▶ _Material provided_
****

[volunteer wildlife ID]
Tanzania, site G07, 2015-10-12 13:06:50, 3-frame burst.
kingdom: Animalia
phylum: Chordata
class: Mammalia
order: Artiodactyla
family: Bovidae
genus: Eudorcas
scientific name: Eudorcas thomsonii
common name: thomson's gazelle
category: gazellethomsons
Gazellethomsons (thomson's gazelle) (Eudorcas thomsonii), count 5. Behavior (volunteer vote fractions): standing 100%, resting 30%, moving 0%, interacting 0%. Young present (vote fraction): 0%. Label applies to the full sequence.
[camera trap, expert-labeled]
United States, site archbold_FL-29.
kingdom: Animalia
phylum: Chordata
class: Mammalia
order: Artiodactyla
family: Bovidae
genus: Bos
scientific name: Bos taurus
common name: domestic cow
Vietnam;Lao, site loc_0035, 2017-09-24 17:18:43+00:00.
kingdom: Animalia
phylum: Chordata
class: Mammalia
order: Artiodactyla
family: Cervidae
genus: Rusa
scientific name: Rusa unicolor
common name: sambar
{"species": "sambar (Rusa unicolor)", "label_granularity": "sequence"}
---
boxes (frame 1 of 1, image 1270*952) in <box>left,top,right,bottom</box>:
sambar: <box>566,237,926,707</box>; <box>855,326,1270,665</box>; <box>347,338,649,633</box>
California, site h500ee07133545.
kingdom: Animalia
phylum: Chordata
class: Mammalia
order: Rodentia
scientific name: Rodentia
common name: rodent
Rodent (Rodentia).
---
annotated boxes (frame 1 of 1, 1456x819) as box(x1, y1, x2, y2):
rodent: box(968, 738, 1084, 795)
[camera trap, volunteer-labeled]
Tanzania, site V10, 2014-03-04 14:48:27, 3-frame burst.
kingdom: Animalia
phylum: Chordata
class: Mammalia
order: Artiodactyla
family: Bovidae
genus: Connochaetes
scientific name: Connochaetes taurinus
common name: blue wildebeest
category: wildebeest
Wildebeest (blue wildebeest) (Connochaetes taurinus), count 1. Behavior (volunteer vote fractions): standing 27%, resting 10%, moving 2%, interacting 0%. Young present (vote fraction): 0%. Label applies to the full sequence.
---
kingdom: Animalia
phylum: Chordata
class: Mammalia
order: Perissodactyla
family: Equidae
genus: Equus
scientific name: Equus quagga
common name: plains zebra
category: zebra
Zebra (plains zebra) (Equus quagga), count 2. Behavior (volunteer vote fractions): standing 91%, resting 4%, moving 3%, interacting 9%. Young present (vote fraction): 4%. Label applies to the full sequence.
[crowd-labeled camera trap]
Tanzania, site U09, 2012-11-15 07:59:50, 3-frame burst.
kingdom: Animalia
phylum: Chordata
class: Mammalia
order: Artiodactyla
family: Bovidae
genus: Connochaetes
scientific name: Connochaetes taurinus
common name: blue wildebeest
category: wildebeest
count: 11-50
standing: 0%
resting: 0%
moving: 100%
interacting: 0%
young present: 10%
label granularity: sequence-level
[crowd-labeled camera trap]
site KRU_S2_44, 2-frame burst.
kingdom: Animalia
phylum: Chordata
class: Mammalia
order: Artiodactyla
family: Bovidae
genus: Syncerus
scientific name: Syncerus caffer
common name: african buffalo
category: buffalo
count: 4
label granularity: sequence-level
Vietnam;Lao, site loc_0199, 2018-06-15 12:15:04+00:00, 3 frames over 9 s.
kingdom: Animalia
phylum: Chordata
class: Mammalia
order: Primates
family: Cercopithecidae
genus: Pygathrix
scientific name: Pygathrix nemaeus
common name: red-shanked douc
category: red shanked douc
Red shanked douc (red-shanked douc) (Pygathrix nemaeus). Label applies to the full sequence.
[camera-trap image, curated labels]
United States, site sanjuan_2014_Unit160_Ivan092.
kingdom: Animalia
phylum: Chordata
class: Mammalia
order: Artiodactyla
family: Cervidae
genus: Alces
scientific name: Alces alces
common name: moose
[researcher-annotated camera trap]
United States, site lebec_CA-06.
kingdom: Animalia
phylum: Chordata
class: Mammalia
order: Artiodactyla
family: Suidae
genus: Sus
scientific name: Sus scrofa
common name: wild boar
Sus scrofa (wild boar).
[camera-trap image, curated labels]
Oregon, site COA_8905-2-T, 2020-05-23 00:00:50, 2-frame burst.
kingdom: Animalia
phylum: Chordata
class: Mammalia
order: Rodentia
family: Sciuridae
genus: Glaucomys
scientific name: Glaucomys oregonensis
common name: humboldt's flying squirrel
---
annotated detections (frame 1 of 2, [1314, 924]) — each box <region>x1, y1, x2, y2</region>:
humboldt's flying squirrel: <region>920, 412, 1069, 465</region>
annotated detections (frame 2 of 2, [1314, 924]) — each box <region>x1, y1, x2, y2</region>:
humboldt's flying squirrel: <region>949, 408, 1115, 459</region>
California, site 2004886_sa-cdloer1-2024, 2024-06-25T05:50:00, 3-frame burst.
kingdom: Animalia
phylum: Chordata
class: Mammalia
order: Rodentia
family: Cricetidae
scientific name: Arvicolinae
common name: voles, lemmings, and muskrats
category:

****

Your task is an exact transcription of every line above.

[volunteer wildlife ID]
Tanzania, site G07, 2015-10-12 13:06:50, 3-frame burst.
kingdom: Animalia
phylum: Chordata
class: Mammalia
order: Artiodactyla
family: Bovidae
genus: Eudorcas
scientific name: Eudorcas thomsonii
common name: thomson's gazelle
category: gazellethomsons
Gazellethomsons (thomson's gazelle) (Eudorcas thomsonii), count 5. Behavior (volunteer vote fractions): standing 100%, resting 30%, moving 0%, interacting 0%. Young present (vote fraction): 0%. Label applies to the full sequence.
[camera trap, expert-labeled]
United States, site archbold_FL-29.
kingdom: Animalia
phylum: Chordata
class: Mammalia
order: Artiodactyla
family: Bovidae
genus: Bos
scientific name: Bos taurus
common name: domestic cow
Vietnam;Lao, site loc_0035, 2017-09-24 17:18:43+00:00.
kingdom: Animalia
phylum: Chordata
class: Mammalia
order: Artiodactyla
family: Cervidae
genus: Rusa
scientific name: Rusa unicolor
common name: sambar
{"species": "sambar (Rusa unicolor)", "label_granularity": "sequence"}
---
boxes (frame 1 of 1, image 1270*952) in <box>left,top,right,bottom</box>:
sambar: <box>566,237,926,707</box>; <box>855,326,1270,665</box>; <box>347,338,649,633</box>
California, site h500ee07133545.
kingdom: Animalia
phylum: Chordata
class: Mammalia
order: Rodentia
scientific name: Rodentia
common name: rodent
Rodent (Rodentia).
---
annotated boxes (frame 1 of 1, 1456x819) as box(x1, y1, x2, y2):
rodent: box(968, 738, 1084, 795)
[camera trap, volunteer-labeled]
Tanzania, site V10, 2014-03-04 14:48:27, 3-frame burst.
kingdom: Animalia
phylum: Chordata
class: Mammalia
order: Artiodactyla
family: Bovidae
genus: Connochaetes
scientific name: Connochaetes taurinus
common name: blue wildebeest
category: wildebeest
Wildebeest (blue wildebeest) (Connochaetes taurinus), count 1. Behavior (volunteer vote fractions): standing 27%, resting 10%, moving 2%, interacting 0%. Young present (vote fraction): 0%. Label applies to the full sequence.
---
kingdom: Animalia
phylum: Chordata
class: Mammalia
order: Perissodactyla
family: Equidae
genus: Equus
scientific name: Equus quagga
common name: plains zebra
category: zebra
Zebra (plains zebra) (Equus quagga), count 2. Behavior (volunteer vote fractions): standing 91%, resting 4%, moving 3%, interacting 9%. Young present (vote fraction): 4%. Label applies to the full sequence.
[crowd-labeled camera trap]
Tanzania, site U09, 2012-11-15 07:59:50, 3-frame burst.
kingdom: Animalia
phylum: Chordata
class: Mammalia
order: Artiodactyla
family: Bovidae
genus: Connochaetes
scientific name: Connochaetes taurinus
common name: blue wildebeest
category: wildebeest
count: 11-50
standing: 0%
resting: 0%
moving: 100%
interacting: 0%
young present: 10%
label granularity: sequence-level
[crowd-labeled camera trap]
site KRU_S2_44, 2-frame burst.
kingdom: Animalia
phylum: Chordata
class: Mammalia
order: Artiodactyla
family: Bovidae
genus: Syncerus
scientific name: Syncerus caffer
common name: african buffalo
category: buffalo
count: 4
label granularity: sequence-level
Vietnam;Lao, site loc_0199, 2018-06-15 12:15:04+00:00, 3 frames over 9 s.
kingdom: Animalia
phylum: Chordata
class: Mammalia
order: Primates
family: Cercopithecidae
genus: Pygathrix
scientific name: Pygathrix nemaeus
common name: red-shanked douc
category: red shanked douc
Red shanked douc (red-shanked douc) (Pygathrix nemaeus). Label applies to the full sequence.
[camera-trap image, curated labels]
United States, site sanjuan_2014_Unit160_Ivan092.
kingdom: Animalia
phylum: Chordata
class: Mammalia
order: Artiodactyla
family: Cervidae
genus: Alces
scientific name: Alces alces
common name: moose
[researcher-annotated camera trap]
United States, site lebec_CA-06.
kingdom: Animalia
phylum: Chordata
class: Mammalia
order: Artiodactyla
family: Suidae
genus: Sus
scientific name: Sus scrofa
common name: wild boar
Sus scrofa (wild boar).
[camera-trap image, curated labels]
Oregon, site COA_8905-2-T, 2020-05-23 00:00:50, 2-frame burst.
kingdom: Animalia
phylum: Chordata
class: Mammalia
order: Rodentia
family: Sciuridae
genus: Glaucomys
scientific name: Glaucomys oregonensis
common name: humboldt's flying squirrel
---
annotated detections (frame 1 of 2, [1314, 924]) — each box <region>x1, y1, x2, y2</region>:
humboldt's flying squirrel: <region>920, 412, 1069, 465</region>
annotated detections (frame 2 of 2, [1314, 924]) — each box <region>x1, y1, x2, y2</region>:
humboldt's flying squirrel: <region>949, 408, 1115, 459</region>
California, site 2004886_sa-cdloer1-2024, 2024-06-25T05:50:00, 3-frame burst.
kingdom: Animalia
phylum: Chordata
class: Mammalia
order: Rodentia
family: Cricetidae
scientific name: Arvicolinae
common name: voles, lemmings, and muskrats
category:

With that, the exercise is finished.